WHAT THE EXERCISE ASKS
No picture belongs in the copy. Repeat each line below exactly.
/---
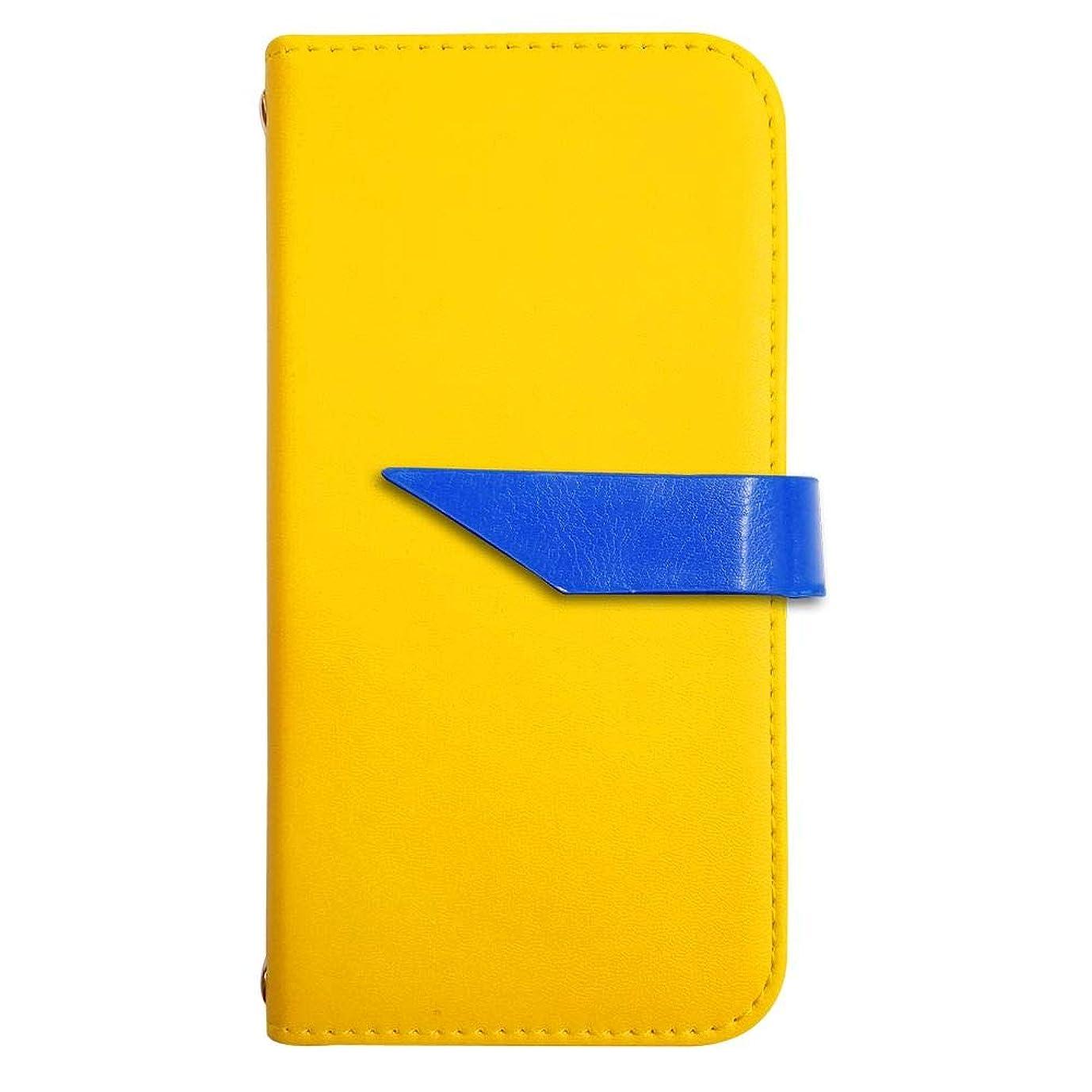 緩める眉をひそめる帆sslink iPod touch6 アイポッドタッチ6 ケース 手帳型 スマホケース ななめ(ダークブルー) ベルト きせかえ belty おしゃれ (カバー色イエロー) ダイアリータイプ 横開き カード収納 フリップ カバー スマートフォン
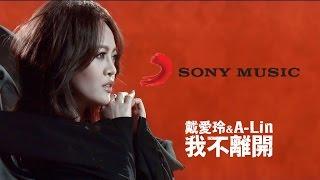 戴愛玲Princess Ai & A-Lin 《我不離開》Official Music Video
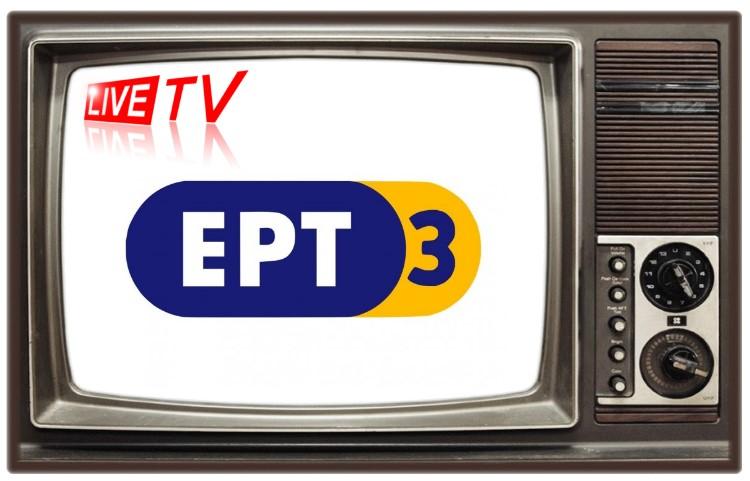 ΕΡΤ3 TV LIVE (livestreaming)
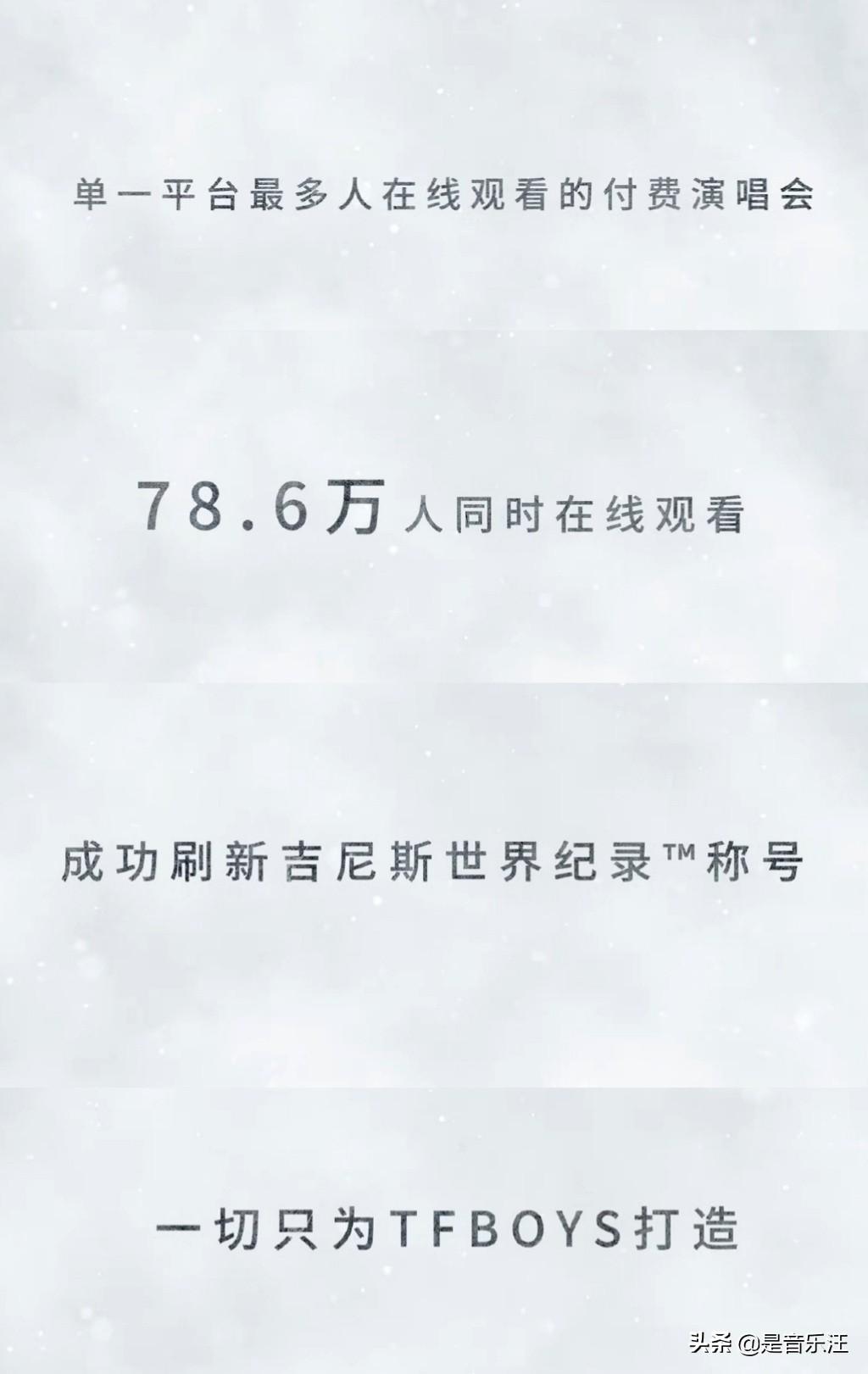 腾讯娱乐白皮书:华晨宇和肖战收获颇丰,周深拿下最受欢迎奖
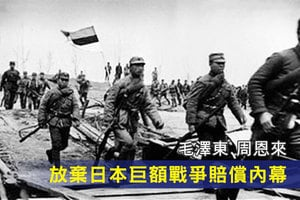 毛澤東周恩來放棄日本巨額戰爭賠償內幕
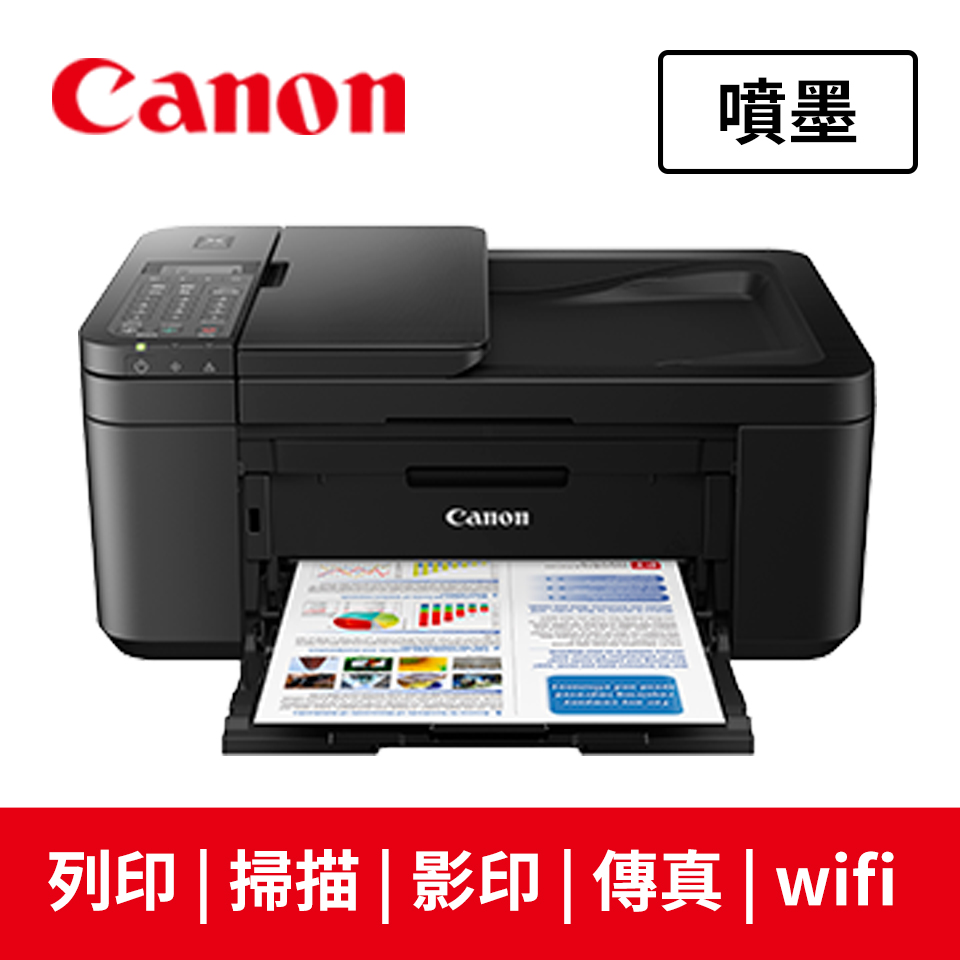 佳能Canon PIXMA TR4570 無線傳真複合機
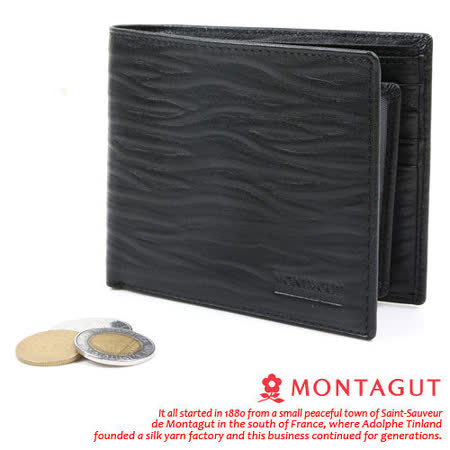 MONTAGUT-夢特嬌【Beach BoY】12卡1照2夾層 皮夾M640001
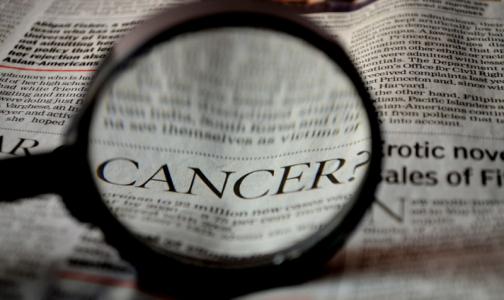 Онкологи выявили генную мутацию, вызывающую рак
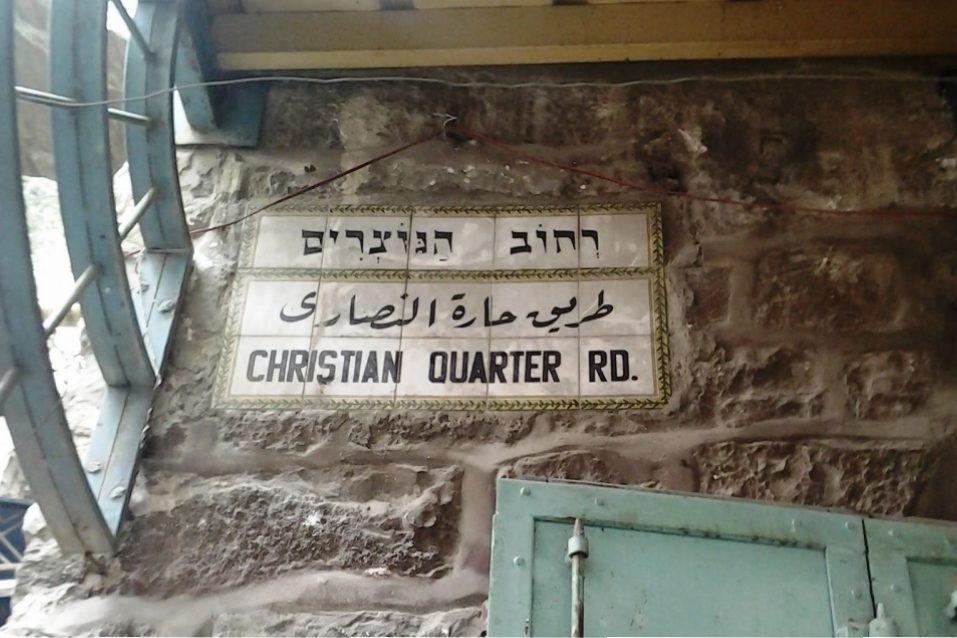 Médio Oriente: Bispos da Coordenação da Terra Santa reúnem-se em Jerusalém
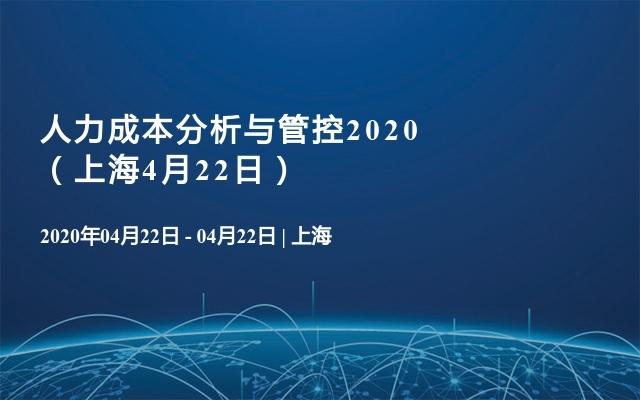 人力成本分析与管控2020(上海4月22日)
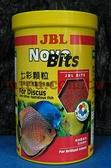 【西高地水族坊】德國JBL Novo Bits 七彩顆粒(250ml)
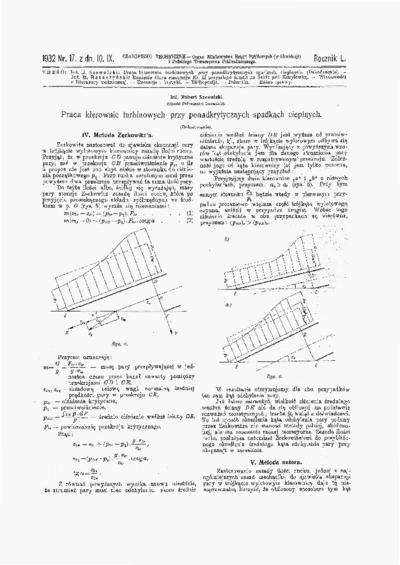 Czasopismo Techniczne 1932 nr 17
\---
RESULT OF THIS EXERCISE
 緩める眉をひそめる帆sslink iPod touch6 アイポッドタッチ6 ケース 手帳型 スマホケース ななめ(ダークブルー) ベルト きせかえ belty おしゃれ (カバー色イエロー) ダイアリータイプ 横開き カード収納 フリップ カバー スマートフォン
 戴愛玲Princess Ai & A-Lin 《我不離開》Official Music Video
 ΕΡΤ3 TV LIVE (livestreaming)
 腾讯娱乐白皮书:华晨宇和肖战收获颇丰,周深拿下最受欢迎奖
 毛澤東周恩來放棄日本巨額戰爭賠償內幕
 佳能Canon PIXMA TR4570 無線傳真複合機
 MONTAGUT-夢特嬌【Beach BoY】12卡1照2夾層 皮夾M640001
 Онкологи выявили генную мутацию, вызывающую рак
 Médio Oriente: Bispos da Coordenação da Terra Santa reúnem-se em Jerusalém
 人力成本分析与管控2020(上海4月22日)
 【西高地水族坊】德國JBL Novo Bits 七彩顆粒(250ml)
 Czasopismo Techniczne 1932 nr 17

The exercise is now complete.